ARBEITSAUFTRAG | Für wie viel Euro wurde laut Lesetext die Balda Baldarette Luxus ersteigert?

LESETEXT |
::::::

2) Im Thread sind auch Modell-Varianten der Baldarette zu sehen.
Liebe Experten dieses Forums,
heute stelle ich keine Kamera ausführlich vor, sondern möchte um Rat bitten. Ich habe für 28,- Euro (!) eine Balda Baldarette Luxus (in braunem Leder) von 1937 ersteigert. Die Kamera funktioniert technisch wie am ersten Tag, sogar die Sekunde "1" läuft tadellos, was schon bemerkenswert ist nach gut 80 Jahren und abermals zeigt, was für eine unglaubliche Qualität damals in Dresden produziert worden ist.

::::::

MATERIAL |
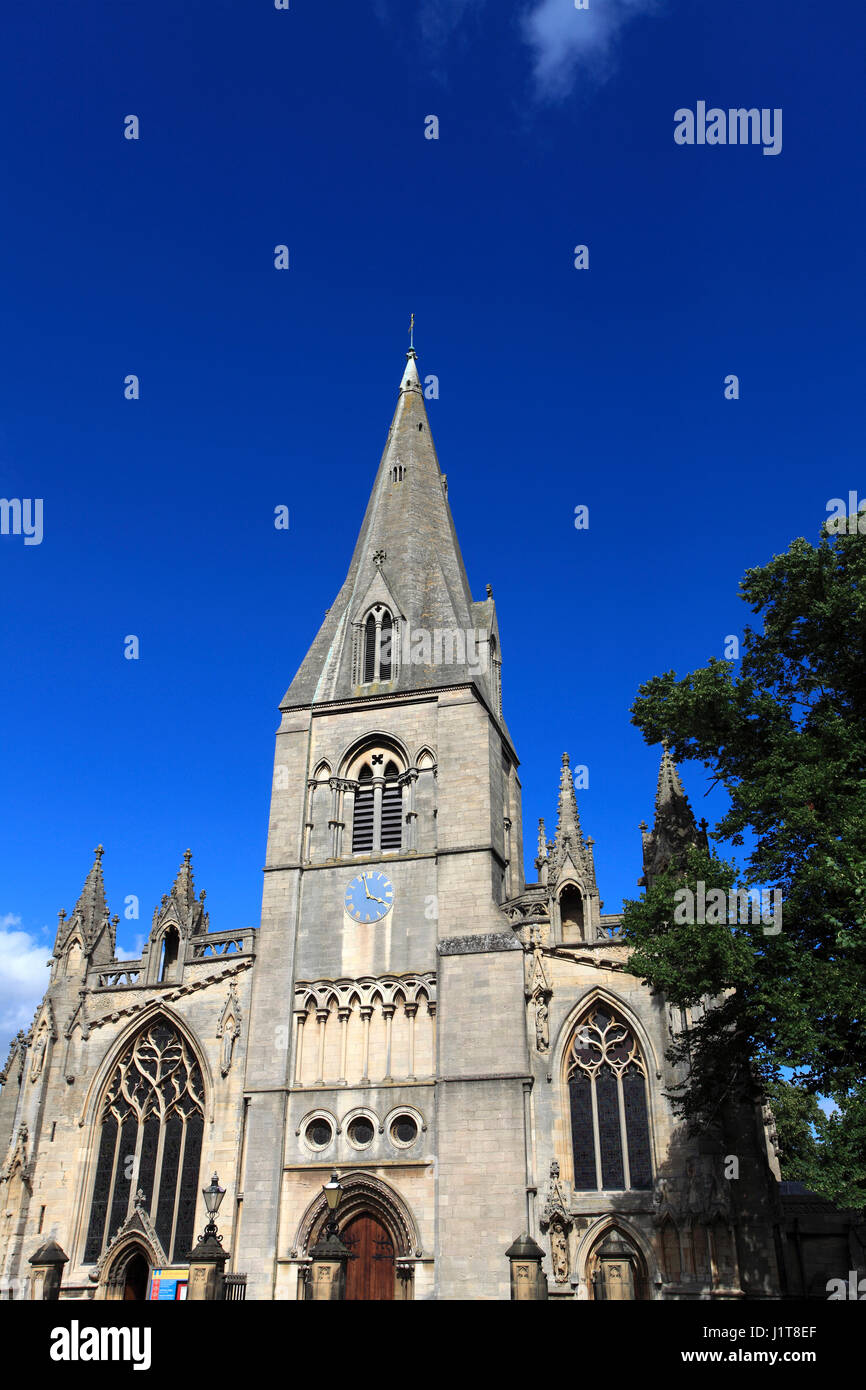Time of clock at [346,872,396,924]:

::::::

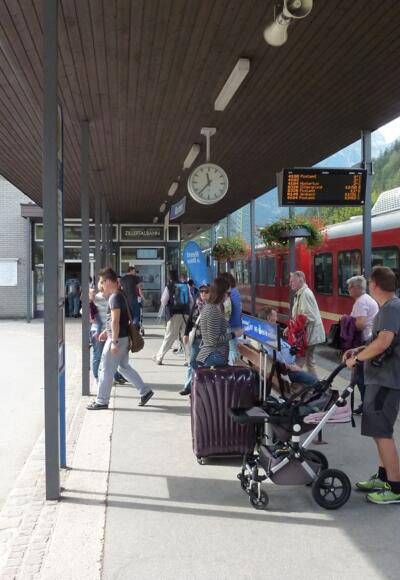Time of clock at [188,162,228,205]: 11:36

::::::

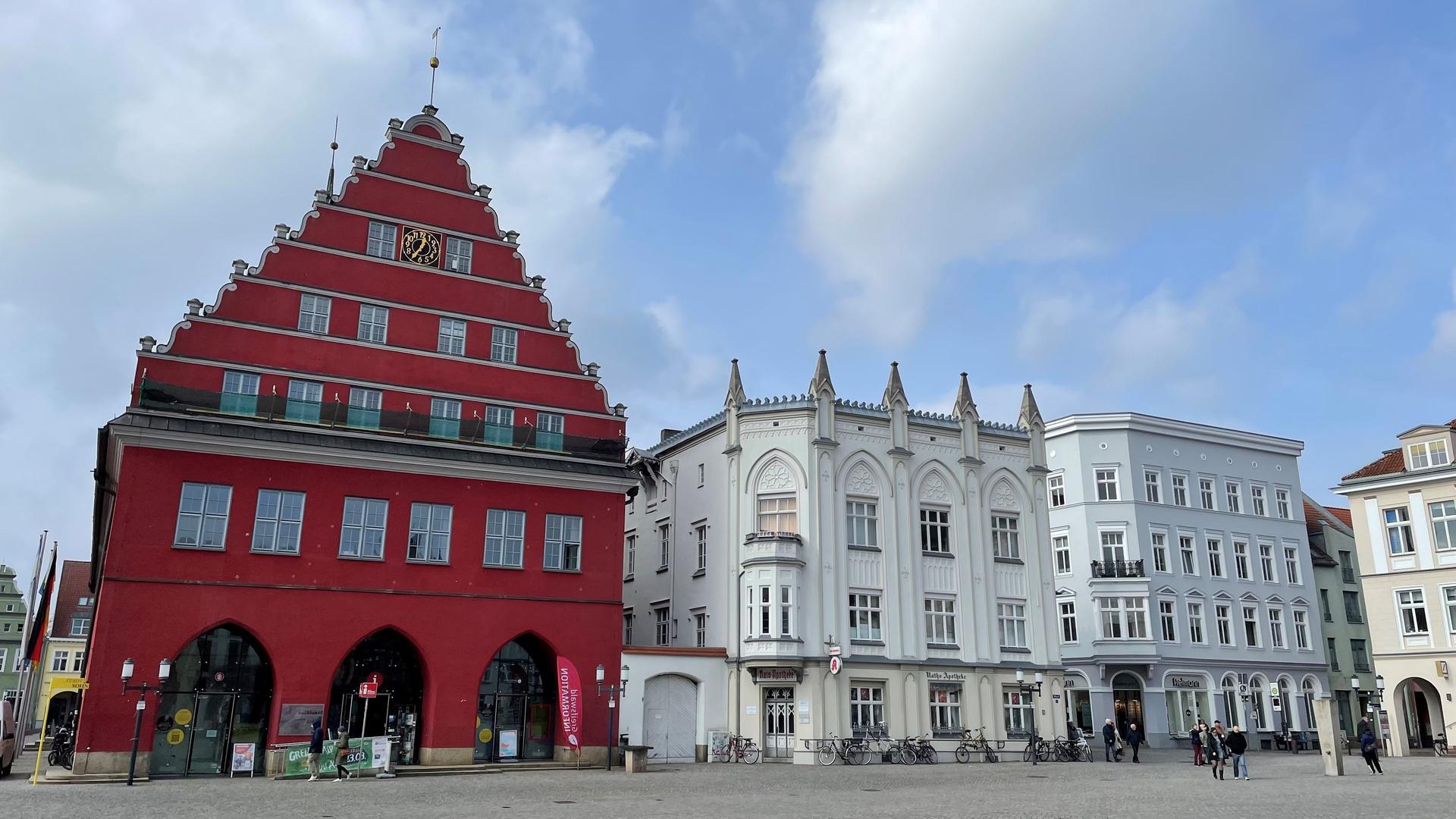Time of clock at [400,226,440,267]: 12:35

::::::

ANTWORT | Für 28 Euro.